§ GIVEN PASSAGE

[Start of section]

Visiting downtown Chicago this year? In addition to Loop landmarks such as the Bean and the Art Institute, make a point of stopping at one of Michigan Avenue’s newest landmarks.
The Chicago Athletic Association Hotel has found new life in the heart of the city. Founded in 1893 as a private, men’s-only club, it thrived for over 100 years before closing in 2005.
Just over a year ago, it found new life. It was renovated, restored and reopened with public spaces and private hotel rooms. It’s been such a hit with locals and tourists alike that Eater Chicago proclaimed it “the most ambitious — and influential — hospitality projects downtown Chicago has seen in years.”
From those seeking a quick bite on the ground floor, to those who opting to savor a specialty cocktail on the trendy roof bar, the CAA now welcomes anyone to see its new look, and get a glimpse of its history.
Whether you’re a guest, or just stopping by, here are a few places to enjoy the luxury of the Chicago Athletic Association Hotel.
Cindy’s is the hotel’s crown jewel of sorts. The rooftop restaurant/ bar offers craft cocktails, sharable plates and is a great place for sight-seeing. Its outdoor patio overlooks the Art Institute of Chicago, Millennium Park and Lake Michigan. Stop by on a Wednesday or Saturday night during the summer to get one of the city’s best views of fireworks at Navy Pier.

[End of section]

§ DATA TO EXAMINE
[Start of section]

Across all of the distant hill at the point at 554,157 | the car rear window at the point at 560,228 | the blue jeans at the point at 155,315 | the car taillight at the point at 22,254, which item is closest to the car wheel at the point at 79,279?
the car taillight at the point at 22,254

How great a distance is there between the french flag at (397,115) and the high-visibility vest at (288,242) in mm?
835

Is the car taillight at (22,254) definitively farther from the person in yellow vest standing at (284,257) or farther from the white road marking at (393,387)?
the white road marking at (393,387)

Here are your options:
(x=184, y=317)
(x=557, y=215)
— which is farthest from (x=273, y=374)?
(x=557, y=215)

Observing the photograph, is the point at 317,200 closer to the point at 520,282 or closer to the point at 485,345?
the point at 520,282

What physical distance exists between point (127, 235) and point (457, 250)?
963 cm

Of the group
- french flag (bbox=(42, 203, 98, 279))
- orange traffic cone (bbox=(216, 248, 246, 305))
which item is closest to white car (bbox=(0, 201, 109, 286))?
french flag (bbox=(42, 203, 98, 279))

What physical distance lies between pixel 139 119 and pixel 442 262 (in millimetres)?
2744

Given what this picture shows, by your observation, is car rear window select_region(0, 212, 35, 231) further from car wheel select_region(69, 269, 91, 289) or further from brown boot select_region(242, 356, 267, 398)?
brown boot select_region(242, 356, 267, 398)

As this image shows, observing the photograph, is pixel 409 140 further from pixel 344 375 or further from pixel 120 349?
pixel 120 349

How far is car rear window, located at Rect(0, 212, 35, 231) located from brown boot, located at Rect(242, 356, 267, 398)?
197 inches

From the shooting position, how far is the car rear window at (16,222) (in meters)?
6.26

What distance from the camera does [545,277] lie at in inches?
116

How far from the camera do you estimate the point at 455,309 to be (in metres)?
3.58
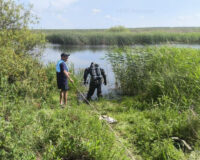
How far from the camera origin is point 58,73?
6.63m

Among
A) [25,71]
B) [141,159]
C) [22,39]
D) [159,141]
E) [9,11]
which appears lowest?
[141,159]

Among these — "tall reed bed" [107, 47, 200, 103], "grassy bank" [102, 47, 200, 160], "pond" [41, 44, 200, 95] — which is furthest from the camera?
"pond" [41, 44, 200, 95]

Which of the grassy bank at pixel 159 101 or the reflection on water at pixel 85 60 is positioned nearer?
the grassy bank at pixel 159 101

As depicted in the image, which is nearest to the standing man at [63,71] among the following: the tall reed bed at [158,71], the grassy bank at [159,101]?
the grassy bank at [159,101]

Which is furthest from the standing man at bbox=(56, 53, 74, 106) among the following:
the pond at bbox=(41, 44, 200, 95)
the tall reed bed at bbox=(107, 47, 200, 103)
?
the pond at bbox=(41, 44, 200, 95)

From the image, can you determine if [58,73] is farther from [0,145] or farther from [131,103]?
[0,145]

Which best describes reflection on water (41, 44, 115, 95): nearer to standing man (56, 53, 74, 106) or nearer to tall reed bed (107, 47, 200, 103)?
tall reed bed (107, 47, 200, 103)

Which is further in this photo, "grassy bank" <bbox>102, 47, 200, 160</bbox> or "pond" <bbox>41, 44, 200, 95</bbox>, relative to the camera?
"pond" <bbox>41, 44, 200, 95</bbox>

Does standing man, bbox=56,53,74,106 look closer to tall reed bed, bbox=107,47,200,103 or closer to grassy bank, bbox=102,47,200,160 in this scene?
grassy bank, bbox=102,47,200,160

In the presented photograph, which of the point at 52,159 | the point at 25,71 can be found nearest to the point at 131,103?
the point at 25,71

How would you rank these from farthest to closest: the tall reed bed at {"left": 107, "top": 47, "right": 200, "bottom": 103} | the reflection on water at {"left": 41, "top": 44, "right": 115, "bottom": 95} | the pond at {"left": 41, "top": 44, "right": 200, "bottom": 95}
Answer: the reflection on water at {"left": 41, "top": 44, "right": 115, "bottom": 95} → the pond at {"left": 41, "top": 44, "right": 200, "bottom": 95} → the tall reed bed at {"left": 107, "top": 47, "right": 200, "bottom": 103}

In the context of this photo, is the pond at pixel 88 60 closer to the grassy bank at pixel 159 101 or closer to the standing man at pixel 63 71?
the grassy bank at pixel 159 101

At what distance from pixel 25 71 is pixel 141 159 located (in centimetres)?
527

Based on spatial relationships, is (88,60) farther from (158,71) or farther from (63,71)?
(63,71)
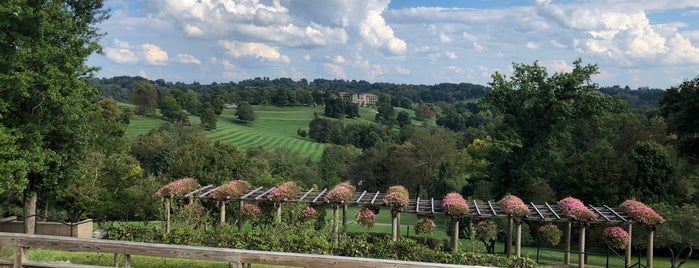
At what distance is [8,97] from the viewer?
44.9ft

[End of section]

§ TASK REQUIREMENTS
Write out the passage about the Chicago Athletic Association Hotel above in full, reproducing every word and punctuation mark without change.

§ SOLUTION BELOW
Visiting downtown Chicago this year? In addition to Loop landmarks such as the Bean and the Art Institute, make a point of stopping at one of Michigan Avenue’s newest landmarks.
The Chicago Athletic Association Hotel has found new life in the heart of the city. Founded in 1893 as a private, men’s-only club, it thrived for over 100 years before closing in 2005.
Just over a year ago, it found new life. It was renovated, restored and reopened with public spaces and private hotel rooms. It’s been such a hit with locals and tourists alike that Eater Chicago proclaimed it “the most ambitious — and influential — hospitality projects downtown Chicago has seen in years.”
From those seeking a quick bite on the ground floor, to those who opting to savor a specialty cocktail on the trendy roof bar, the CAA now welcomes anyone to see its new look, and get a glimpse of its history.
Whether you’re a guest, or just stopping by, here are a few places to enjoy the luxury of the Chicago Athletic Association Hotel.
Cindy’s is the hotel’s crown jewel of sorts. The rooftop restaurant/ bar offers craft cocktails, sharable plates and is a great place for sight-seeing. Its outdoor patio overlooks the Art Institute of Chicago, Millennium Park and Lake Michigan. Stop by on a Wednesday or Saturday night during the summer to get one of the city’s best views of fireworks at Navy Pier.